How we integrate datasets using Pi Sync, Google BigQuery, and Tableau
25 Oct 2019
There has been growing questions from our customers about integrating data and moving away from siloed or manual reporting.
We also found that many of our customers are now building automated marketing reporting stacks. They’ve been achieving this using our API and importing data into their data warehouse. So we asked our team: if we were to build a marketing reporting stack ourselves using Pi data, how would we do it?
So the challenge was set out: Integrate a Pi account with over 100,000 search terms with other marketing data sources and then create automated visualisations.
Data importing
Arguably the most difficult aspect of building automated marketing reports is the data importing aspect. How does the team automatically get Pi data into a format that Business Intelligence tools could read? Pi has a robust API that could satisfy this, but this becomes an extra API integration to maintain. Also, we realised that many customers who had built data integrations to communicate with the API essentially built the same software independently of each other.
We decided to build a data integration that we could make available to all our customers and remove the need for everyone to maintain their own API integrations. This is what we now call Pi Sync.

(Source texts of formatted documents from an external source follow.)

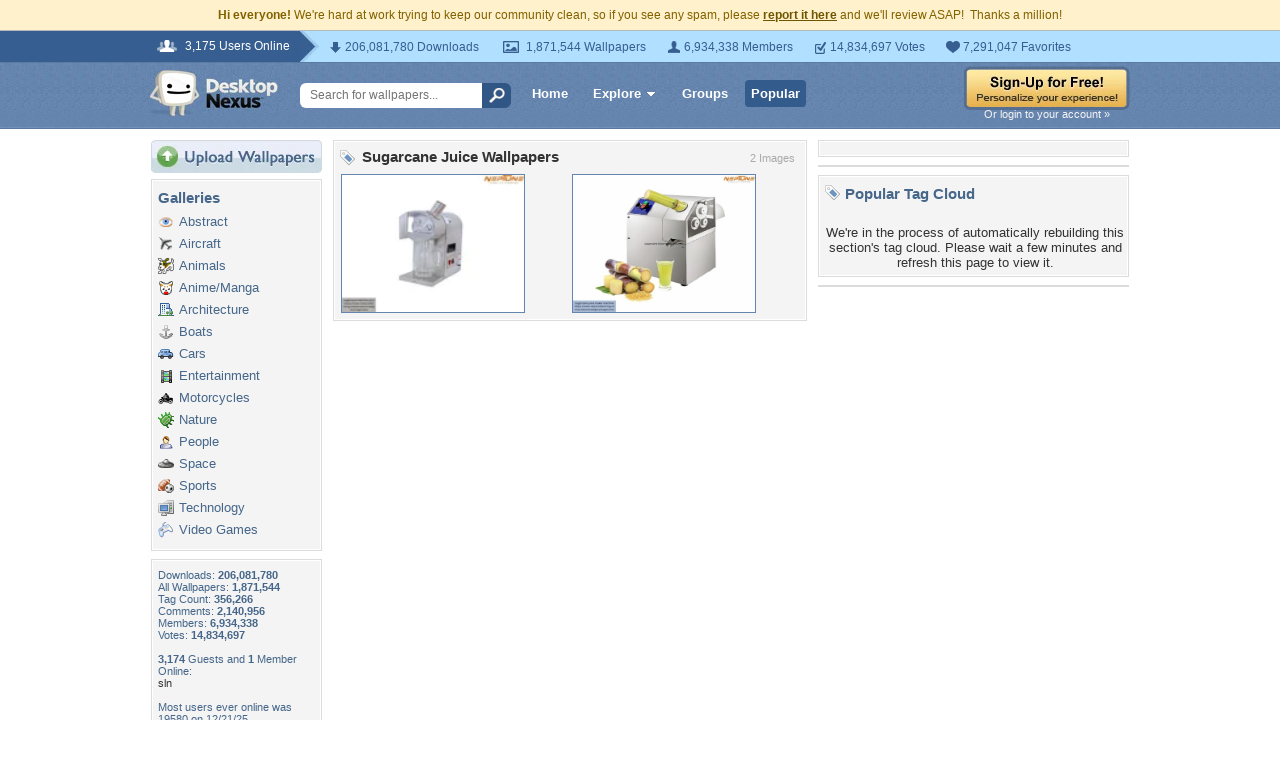

--- FILE ---
content_type: text/html; charset=utf-8
request_url: https://www.google.com/recaptcha/api2/aframe
body_size: 250
content:
<!DOCTYPE HTML><html><head><meta http-equiv="content-type" content="text/html; charset=UTF-8"></head><body><script nonce="WloCZWjBywxkq00iw6ovpQ">/** Anti-fraud and anti-abuse applications only. See google.com/recaptcha */ try{var clients={'sodar':'https://pagead2.googlesyndication.com/pagead/sodar?'};window.addEventListener("message",function(a){try{if(a.source===window.parent){var b=JSON.parse(a.data);var c=clients[b['id']];if(c){var d=document.createElement('img');d.src=c+b['params']+'&rc='+(localStorage.getItem("rc::a")?sessionStorage.getItem("rc::b"):"");window.document.body.appendChild(d);sessionStorage.setItem("rc::e",parseInt(sessionStorage.getItem("rc::e")||0)+1);localStorage.setItem("rc::h",'1769731840897');}}}catch(b){}});window.parent.postMessage("_grecaptcha_ready", "*");}catch(b){}</script></body></html>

Pi Sync is a fairly simple tool. The user inputs their SQL Database credentials into Pi and then sets up the source data they require to be pushed across there. Within moments, Pi Sync pushes data to the selected database and will do this automatically every time data has been made available.
Because our next step involved Google BigQuery we decided to use Google’s CloudSQL hosted in Europe to connect to Pi Sync.

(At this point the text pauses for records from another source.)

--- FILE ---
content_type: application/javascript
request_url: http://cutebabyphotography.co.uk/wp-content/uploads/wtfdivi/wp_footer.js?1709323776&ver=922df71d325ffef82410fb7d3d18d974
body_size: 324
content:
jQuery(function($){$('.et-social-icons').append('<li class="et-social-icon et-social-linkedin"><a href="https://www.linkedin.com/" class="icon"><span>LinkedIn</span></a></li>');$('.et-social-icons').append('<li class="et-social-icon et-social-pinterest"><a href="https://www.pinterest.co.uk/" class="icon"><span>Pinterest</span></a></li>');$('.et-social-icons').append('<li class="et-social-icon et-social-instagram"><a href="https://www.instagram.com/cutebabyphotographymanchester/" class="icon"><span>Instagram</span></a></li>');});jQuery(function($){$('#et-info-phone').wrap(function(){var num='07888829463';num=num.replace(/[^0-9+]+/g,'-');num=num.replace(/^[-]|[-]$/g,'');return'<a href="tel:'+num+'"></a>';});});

We then had a database full of Pi data that was automatically being updated.
Data warehousing
The next challenge was integrating data from different marketing locations. For a small amount of data, this could simply be achieved by plugging a Business Intelligence platform straight into the SQL database and using the inbuilt features to combine the data sets. However, this does hit scalability and performance issues quite quickly for large datasets. This is why we opted to go with Google BigQuery to satisfy the scalability issues in a cost-effective manner. As BigQuery puts it ‘Focus on the analytics, not your infrastructure’.
Because we didn’t have a data warehouse our first step was centralising all the data into BigQuery. As Pi data was already in CloudSQL we only needed to create a connection within BigQuery. Next, to bring in other data sources, not surprisingly, BigQuery has default connections to Google Ads. We used Google Ads, but also, for a bit of fun, we brought in some of the public data sources BigQuery has available. Why not see if there’s a correlation between cloud-to-ground lightning strikes and search data? (There isn’t by the way).
Visualisation
With BigQuery being used as our selected data warehouse we had a lot of options for data visualisation, however, as we already have the licence and infrastructure set up we still opted with one of the more advanced business intelligence tools in Tableau Desktop and Server.
Tableau, by default, hooks straight into BigQuery and does have the ability to connect to the entire data source. Meaning at this point you can query directly from Tableau, dragging and dropping any combination of dimensions and metrics. We were highly impressed with BigQueries ability to handle complex SQL queries from Tableau, queries that would traditionally require hours for us to compute were taking seconds.
Depending on your use case, you’ll likely want to go back into BigQuery and optimise your queries in there to save money. Tableau also has some good best practices. https://www.tableau.com/learn/whitepapers/google-bigquery-tableau-best-practices
Pi Sync → BigQuery → Tableau
There you go, an automated marketing reporting stack. If you already have the business intelligence infrastructure, there is no reason why you can’t have the barebones setup within an afternoon. What can you do? Well anything, but here are some ideas.
- High-level reporting - Performance overview of all your marketing data. SEO, PPC, Display, Affiliates, Email, Social etc.
- Key opportunity area - Blend data sources to see efficiency opportunities.
- Sales Pipeline - Combine sales pipeline with content data to determine the true lifetime value of content.